いよいよ明日発売の『ペルソナ作って、それからどうするの? ユーザー中心デザインで作るWebサイト』。書店によっては今日から店頭に並んでるところもあるようです。献本した人からもらった最初の「読者の声」。「ケーススタディがおもしろかった」だそうです。確かにあそこは人によってはおもしろいと思う。僕自身、小説仕立てのあそこが書いてて一番おもしろかった。

さて、発売日直前に最後の「いっしょに読みたい参考文献」の紹介。
これまでの紹介はこちら。


では、さっそく。

脳科学・意識

ユーザー中心のデザインを考える場合には、脳科学や意識についてもある程度知っておいた方がよいでしょう。

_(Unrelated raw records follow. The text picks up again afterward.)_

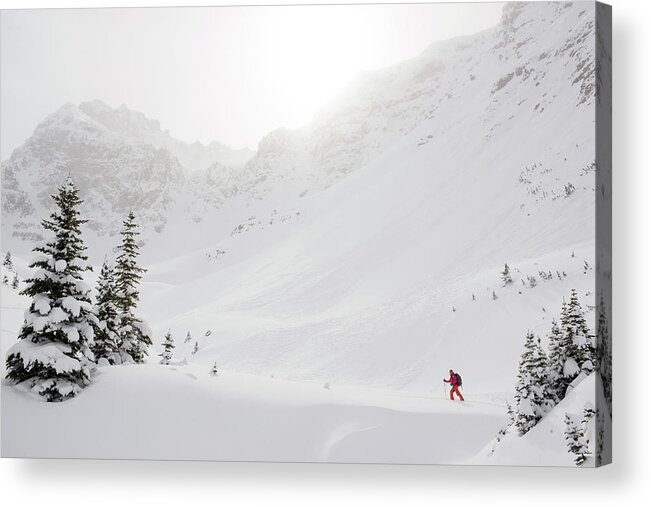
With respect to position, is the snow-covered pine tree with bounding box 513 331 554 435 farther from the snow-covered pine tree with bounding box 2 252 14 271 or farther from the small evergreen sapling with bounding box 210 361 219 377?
the snow-covered pine tree with bounding box 2 252 14 271

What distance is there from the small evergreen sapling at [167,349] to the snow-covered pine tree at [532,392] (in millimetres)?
7584

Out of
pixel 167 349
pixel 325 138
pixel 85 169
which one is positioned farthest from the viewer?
pixel 325 138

参考文献としてはこんなものを挙げています。

  • 脳は空より広いか―「私」という現象を考える/ジェラルド・M・エーデルマン [書評]
  • 赤を見る―感覚の進化と意識の存在理由/ニコラス・ハンフリー [書評]
  • 「意識」とは何だろうか―脳の来歴、知覚の錯誤/下條信輔 [書評]
  • 脳と創造性 「この私」というクオリアへ/茂木健一郎 [書評]
  • 脳とクオリア―なぜ脳に心が生まれるのか/茂木健一郎 [書評]
  • 天才論/茂木健一郎 [書評]

『脳は空より広いか』。脳神経科学者ジェラルド・M・エーデルマンが、神経細胞群選択説=TNGS(Theory of Neuronal Group Selection)とダイナミック・コア仮説により、意識とクオリアの謎に迫る一冊。エーデルマンが提唱するTNGSという理論は、ダーウィンの進化論における中心的テーマである"集合的思考"を神経、ニューロンに適応したモデルであり、従来の脳をコンピュータやチューリングマシンになぞらえた既存のモデルとは大きく異なり、個体に固有のクオリアが意識になぜ宿るのかについてとても納得いく説明を可能にするもの。脳内のニューロンのネットワークのような複雑系において、再入力と呼ばれる縮退のしくみをもったプロセスが働くことで、「ひとまとまりに統合されていて脳内で構成される」「膨大な多様性をもち、次々と変化する」などの特徴をもった意識が生まれる。エーデルマンはこれをベースにクオリアを説明する仮説を提案しています。

『赤を見る』。ニコラス・ハンフリーの『赤を見る―感覚の進化と意識の存在理由』は、スクリーンに映し出された赤い光を見るという行為の中に生まれる感覚とその性質、それが進化してきた過程を探りながら、人間の意識の謎に迫ろうという大変おもしろい試みを、実際に2004年春にハーヴァード大学で行なわれた講演をベースに再構築して書かれた本。感覚は主観的で、かつ、私秘性をもちます。知覚されたものは客観性をもち、主体が関わるかどうかに関わらず、そこに存在します。それは他者との交換が可能ですが、感覚それ自体はきわめて私秘性が高いがゆえに他者の交換、共有が厳密には不可能といえます。感覚は、主体その人がつくり出すものであると、同時に、ハンフリーは感覚こそが主体を作り出しているのだと考えます。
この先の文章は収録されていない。